--- BEGIN DATA RECORDS ---
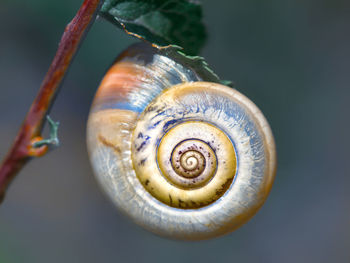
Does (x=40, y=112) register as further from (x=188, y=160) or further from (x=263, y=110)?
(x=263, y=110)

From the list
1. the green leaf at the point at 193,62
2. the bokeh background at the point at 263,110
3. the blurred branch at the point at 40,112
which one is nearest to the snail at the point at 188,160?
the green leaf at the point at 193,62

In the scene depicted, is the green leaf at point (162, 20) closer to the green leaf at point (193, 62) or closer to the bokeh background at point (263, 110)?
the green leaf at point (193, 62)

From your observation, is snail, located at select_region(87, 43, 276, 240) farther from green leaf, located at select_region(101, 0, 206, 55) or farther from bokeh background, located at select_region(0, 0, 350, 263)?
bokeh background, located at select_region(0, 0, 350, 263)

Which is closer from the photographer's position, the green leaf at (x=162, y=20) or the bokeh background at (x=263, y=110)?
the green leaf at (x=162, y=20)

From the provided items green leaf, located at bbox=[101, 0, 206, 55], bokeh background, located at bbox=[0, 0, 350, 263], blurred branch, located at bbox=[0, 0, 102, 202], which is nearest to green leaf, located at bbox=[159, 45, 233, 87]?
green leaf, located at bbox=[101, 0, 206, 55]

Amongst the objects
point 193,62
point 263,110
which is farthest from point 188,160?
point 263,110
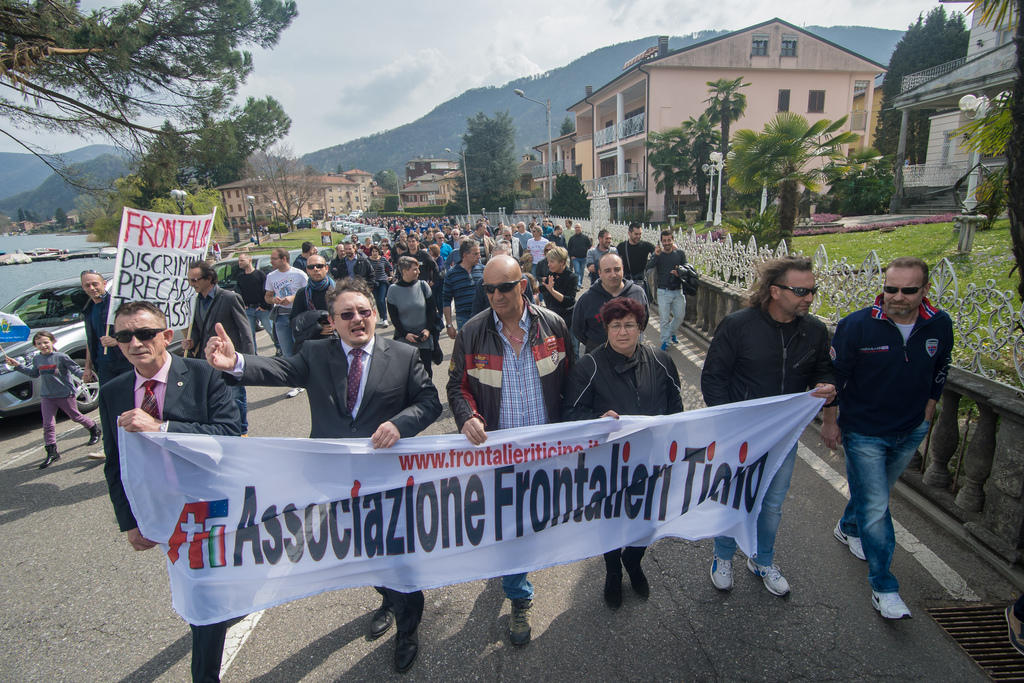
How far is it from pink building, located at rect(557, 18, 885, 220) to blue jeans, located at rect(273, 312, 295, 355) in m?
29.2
--- END DATA RECORDS ---
--- BEGIN DATA RECORDS ---
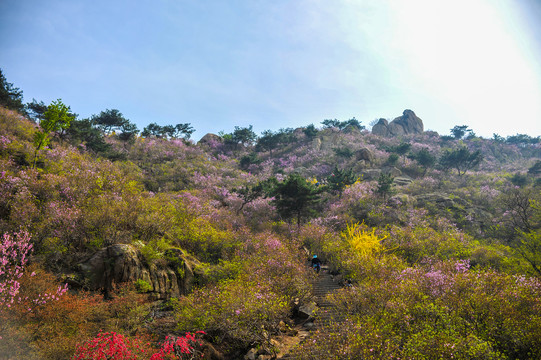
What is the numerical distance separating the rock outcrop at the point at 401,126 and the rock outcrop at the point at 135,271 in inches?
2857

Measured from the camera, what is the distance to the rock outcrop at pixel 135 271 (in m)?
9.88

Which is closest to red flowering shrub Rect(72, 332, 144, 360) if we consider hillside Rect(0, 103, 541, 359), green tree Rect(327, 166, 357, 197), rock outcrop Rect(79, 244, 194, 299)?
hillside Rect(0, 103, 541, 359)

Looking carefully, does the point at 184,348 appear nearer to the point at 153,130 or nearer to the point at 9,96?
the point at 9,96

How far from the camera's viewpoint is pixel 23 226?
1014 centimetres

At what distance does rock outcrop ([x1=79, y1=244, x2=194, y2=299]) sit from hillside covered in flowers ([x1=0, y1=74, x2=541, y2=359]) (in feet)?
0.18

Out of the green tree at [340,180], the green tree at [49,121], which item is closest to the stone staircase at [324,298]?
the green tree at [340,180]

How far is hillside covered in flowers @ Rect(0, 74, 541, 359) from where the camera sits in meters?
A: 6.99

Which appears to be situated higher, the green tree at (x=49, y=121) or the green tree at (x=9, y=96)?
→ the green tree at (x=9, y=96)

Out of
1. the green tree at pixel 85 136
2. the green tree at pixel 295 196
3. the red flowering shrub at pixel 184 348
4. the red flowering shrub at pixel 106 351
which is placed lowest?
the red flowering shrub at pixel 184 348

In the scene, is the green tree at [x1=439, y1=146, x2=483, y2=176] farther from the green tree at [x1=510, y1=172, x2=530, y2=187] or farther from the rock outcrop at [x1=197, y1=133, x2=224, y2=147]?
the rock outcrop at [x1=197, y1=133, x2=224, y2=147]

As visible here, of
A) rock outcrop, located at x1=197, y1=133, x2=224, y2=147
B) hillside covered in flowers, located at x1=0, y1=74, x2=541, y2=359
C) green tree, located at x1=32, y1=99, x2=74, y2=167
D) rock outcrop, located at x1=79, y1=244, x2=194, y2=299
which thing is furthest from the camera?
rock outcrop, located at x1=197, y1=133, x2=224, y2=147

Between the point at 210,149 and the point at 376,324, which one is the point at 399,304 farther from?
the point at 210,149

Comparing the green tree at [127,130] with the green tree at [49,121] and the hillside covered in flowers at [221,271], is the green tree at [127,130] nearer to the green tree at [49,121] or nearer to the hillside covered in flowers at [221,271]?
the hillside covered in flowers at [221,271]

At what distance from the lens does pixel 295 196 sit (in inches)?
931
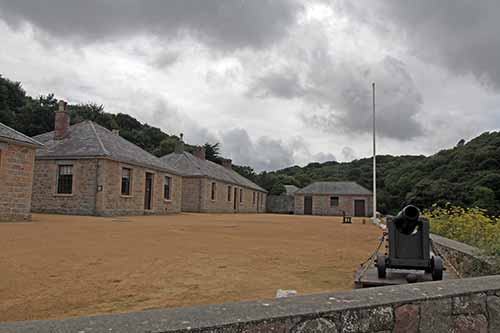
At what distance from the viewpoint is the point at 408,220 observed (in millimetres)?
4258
--- END DATA RECORDS ---
--- BEGIN DATA RECORDS ---
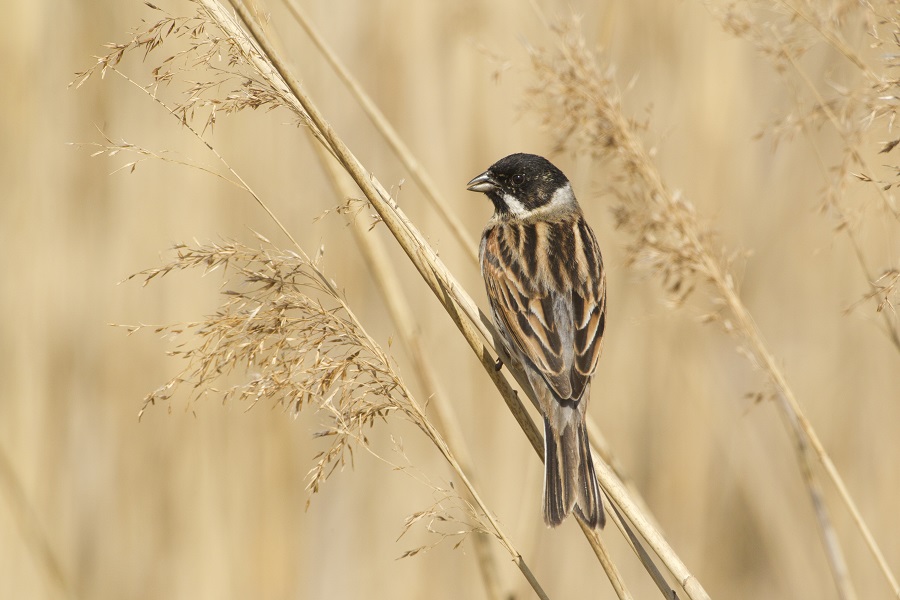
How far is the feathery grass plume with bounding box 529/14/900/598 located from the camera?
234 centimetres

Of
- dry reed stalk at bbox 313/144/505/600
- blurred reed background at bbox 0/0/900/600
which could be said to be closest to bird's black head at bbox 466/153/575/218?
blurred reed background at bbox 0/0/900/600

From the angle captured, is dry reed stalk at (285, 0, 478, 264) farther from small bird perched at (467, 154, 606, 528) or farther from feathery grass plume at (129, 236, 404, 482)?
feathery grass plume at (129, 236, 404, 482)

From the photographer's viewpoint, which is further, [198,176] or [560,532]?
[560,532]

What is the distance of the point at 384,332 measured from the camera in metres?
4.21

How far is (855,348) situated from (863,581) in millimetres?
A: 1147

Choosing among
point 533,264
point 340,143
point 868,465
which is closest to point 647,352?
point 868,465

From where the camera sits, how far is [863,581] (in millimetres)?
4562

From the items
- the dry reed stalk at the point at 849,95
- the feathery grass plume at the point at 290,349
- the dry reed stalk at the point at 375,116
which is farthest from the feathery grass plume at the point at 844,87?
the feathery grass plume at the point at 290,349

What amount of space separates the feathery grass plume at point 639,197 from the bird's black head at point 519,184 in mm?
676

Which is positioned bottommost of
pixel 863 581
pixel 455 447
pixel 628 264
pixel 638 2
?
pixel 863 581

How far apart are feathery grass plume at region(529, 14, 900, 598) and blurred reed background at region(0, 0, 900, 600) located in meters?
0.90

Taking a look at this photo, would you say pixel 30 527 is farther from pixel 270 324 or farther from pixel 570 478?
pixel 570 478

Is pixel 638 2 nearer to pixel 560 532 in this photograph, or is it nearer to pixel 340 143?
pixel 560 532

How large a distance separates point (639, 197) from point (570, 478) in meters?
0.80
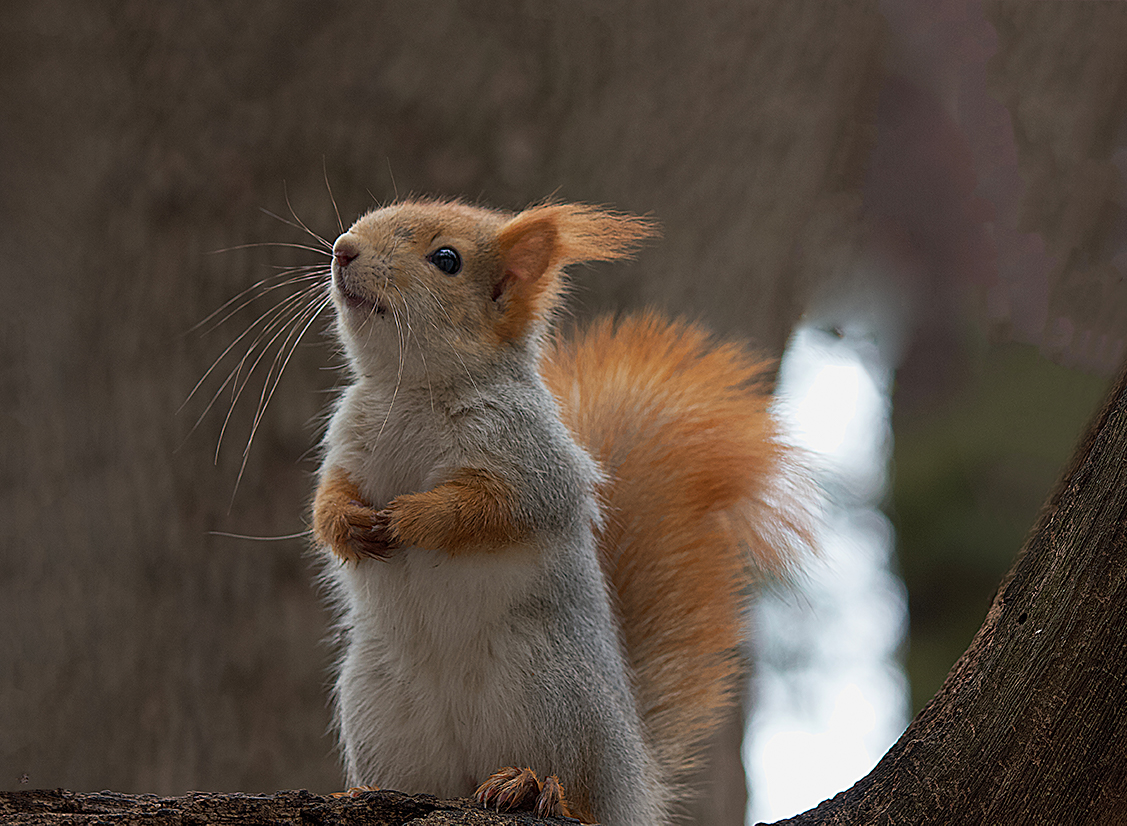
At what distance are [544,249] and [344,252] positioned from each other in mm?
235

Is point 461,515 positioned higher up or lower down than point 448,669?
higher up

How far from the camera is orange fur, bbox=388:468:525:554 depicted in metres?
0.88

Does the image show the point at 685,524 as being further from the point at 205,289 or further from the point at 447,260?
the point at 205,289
--- END DATA RECORDS ---
> _THE PROBLEM_
Find each line in the listing above that contains the string "farthest", with case counting, and copy every such line.

> _RESULT OF THE EXERCISE_
which is farthest from point 188,160?
which is farthest from the feathery grass plume at the point at 844,87?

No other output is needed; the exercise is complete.